---- INPUT

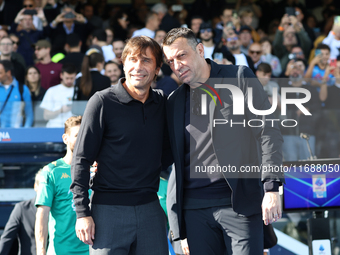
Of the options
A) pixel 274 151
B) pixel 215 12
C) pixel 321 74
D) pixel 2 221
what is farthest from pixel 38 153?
pixel 215 12

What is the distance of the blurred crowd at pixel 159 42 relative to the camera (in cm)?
536

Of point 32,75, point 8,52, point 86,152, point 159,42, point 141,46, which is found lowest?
point 86,152

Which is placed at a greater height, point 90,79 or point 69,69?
point 69,69

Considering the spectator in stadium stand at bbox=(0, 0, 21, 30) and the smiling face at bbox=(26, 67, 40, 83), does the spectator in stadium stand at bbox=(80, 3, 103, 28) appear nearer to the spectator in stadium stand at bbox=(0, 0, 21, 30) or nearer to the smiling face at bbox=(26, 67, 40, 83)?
the spectator in stadium stand at bbox=(0, 0, 21, 30)

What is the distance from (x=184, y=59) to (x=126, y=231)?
0.98 metres

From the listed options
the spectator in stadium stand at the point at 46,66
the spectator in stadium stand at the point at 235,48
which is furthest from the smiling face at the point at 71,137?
the spectator in stadium stand at the point at 235,48

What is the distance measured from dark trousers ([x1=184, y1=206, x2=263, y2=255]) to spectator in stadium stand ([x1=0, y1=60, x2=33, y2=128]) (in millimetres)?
3104

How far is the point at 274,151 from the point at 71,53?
200 inches

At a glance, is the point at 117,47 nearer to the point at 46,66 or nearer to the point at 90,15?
the point at 46,66

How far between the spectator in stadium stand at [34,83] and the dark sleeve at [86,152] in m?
3.22

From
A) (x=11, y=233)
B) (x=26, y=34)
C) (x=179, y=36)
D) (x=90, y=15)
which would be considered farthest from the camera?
(x=90, y=15)

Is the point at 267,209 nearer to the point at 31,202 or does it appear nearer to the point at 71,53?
the point at 31,202

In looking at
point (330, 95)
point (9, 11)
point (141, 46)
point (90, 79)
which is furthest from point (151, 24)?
point (141, 46)

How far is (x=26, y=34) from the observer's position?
7625 mm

--------

WORK INSTRUCTIONS: Every line of the material is to be quoted exactly, with no pictures carried over.

EXPECTED ANSWER:
Of the options
A) pixel 274 151
B) pixel 215 12
C) pixel 321 74
D) pixel 2 221
what is farthest from pixel 38 153?
pixel 215 12

What is the distance of the blurred crowd at pixel 159 42 relative to the camera (in cm)?
536

Of point 32,75, point 8,52, point 86,152, point 159,42, point 141,46, which is found lowest?
point 86,152

Which is placed at a greater height, point 90,79 or point 69,69?
point 69,69

Considering the spectator in stadium stand at bbox=(0, 0, 21, 30) and the smiling face at bbox=(26, 67, 40, 83), does the spectator in stadium stand at bbox=(80, 3, 103, 28) appear nearer to the spectator in stadium stand at bbox=(0, 0, 21, 30) or nearer to the smiling face at bbox=(26, 67, 40, 83)?
the spectator in stadium stand at bbox=(0, 0, 21, 30)

What is the distance from (x=184, y=59) to (x=126, y=231)?
0.98 metres

From the listed options
the spectator in stadium stand at the point at 46,66
the spectator in stadium stand at the point at 235,48
which is furthest from the smiling face at the point at 71,137?
the spectator in stadium stand at the point at 235,48

What is the distance measured from dark trousers ([x1=184, y1=206, x2=263, y2=255]) to spectator in stadium stand ([x1=0, y1=60, x2=33, y2=128]) (in millimetres)?
3104

How far is the point at 274,151 from the point at 71,53?
200 inches

At a glance, is the point at 117,47 nearer to the point at 46,66 or nearer to the point at 90,15?
the point at 46,66

How far between the spectator in stadium stand at [34,83] and the dark sleeve at [86,152] in m?
3.22

From
A) (x=11, y=233)
B) (x=26, y=34)
C) (x=179, y=36)
D) (x=90, y=15)
which would be considered farthest from the camera?
(x=90, y=15)

Is the point at 267,209 nearer to the point at 31,202 or does it appear nearer to the point at 71,53?
the point at 31,202

In looking at
point (330, 95)
point (9, 11)
point (141, 46)
point (90, 79)
which is furthest from point (151, 24)?
point (141, 46)

How far is (x=26, y=34) from the observer's position?
7625 mm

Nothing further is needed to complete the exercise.